# Start of EXTRACT PROVIDED

Design a Distributed Unique ID Generator (Snowflake)

System Design
Medium
Google
111.3K views

Design a service to generate globally unique, monotonically increasing IDs (like Twitter's Snowflake). Discuss structure, time component, and high availability.

Why Interviewers Ask This

Interviewers at Google ask this to evaluate your ability to design scalable systems under strict constraints. They specifically test your understanding of clock synchronization, collision avoidance in distributed environments, and how to handle node failures without compromising ID uniqueness or monotonicity.

How to Answer This Question

1. Clarify Requirements: Define the scale (e.g., billions per day), latency needs, and whether IDs must be strictly monotonically increasing or just sortable. 2. Propose Structure: Outline a bit-field layout similar to Snowflake, allocating bits for timestamp, machine ID, and sequence number. 3. Address Time Handling: Discuss using high-resolution clocks and handling clock skew by falling back to sequence numbers if time doesn't advance. 4. Ensure Uniqueness: Explain how to generate unique worker IDs and handle sequence number rollover within a millisecond. 5. High Availability: Detail strategies like pre-allocating IDs or using a centralized service with replication for fault tolerance. 6. Trade-offs: Conclude by comparing your solution against alternatives like UUIDs or database auto-increments, highlighting why your approach fits Google's scale.

# End of EXTRACT PROVIDED
# Start of DATASET EXTRACT

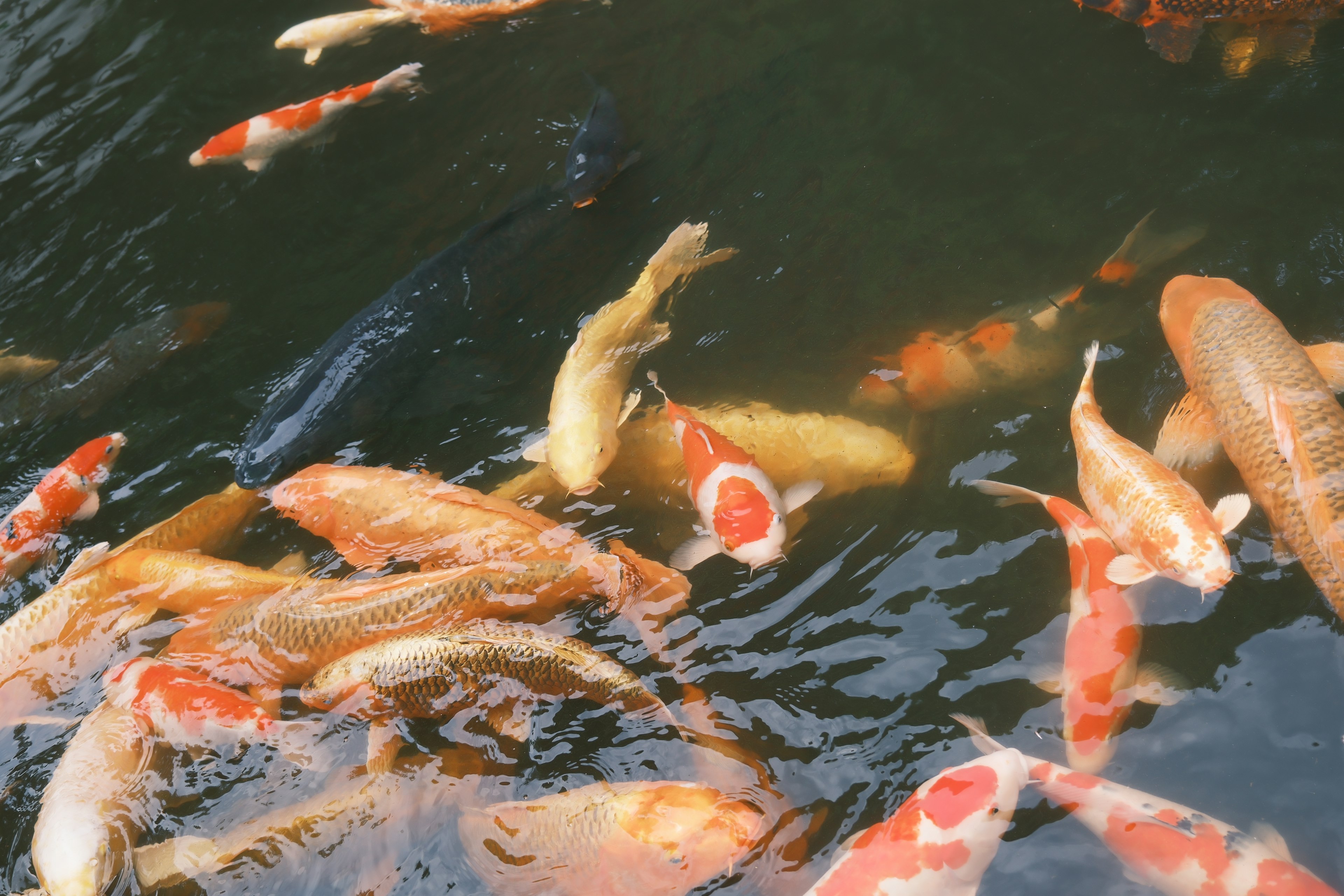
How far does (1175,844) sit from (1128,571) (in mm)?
817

# End of DATASET EXTRACT

_TASKS FOR THIS EXERCISE:_
1) In the Snowflake ID generator guide, which three things are bits allocated for in the proposed bit-field layout?
2) Transcribe the stretch of the Snowflake ID generator guide from "1. Clarify Requirements: Define" through "fits Google's scale.".

_SOLUTIONS IN ORDER:_
1) Timestamp, machine ID, and sequence number.

2)
1. Clarify Requirements: Define the scale (e.g., billions per day), latency needs, and whether IDs must be strictly monotonically increasing or just sortable. 2. Propose Structure: Outline a bit-field layout similar to Snowflake, allocating bits for timestamp, machine ID, and sequence number. 3. Address Time Handling: Discuss using high-resolution clocks and handling clock skew by falling back to sequence numbers if time doesn't advance. 4. Ensure Uniqueness: Explain how to generate unique worker IDs and handle sequence number rollover within a millisecond. 5. High Availability: Detail strategies like pre-allocating IDs or using a centralized service with replication for fault tolerance. 6. Trade-offs: Conclude by comparing your solution against alternatives like UUIDs or database auto-increments, highlighting why your approach fits Google's scale.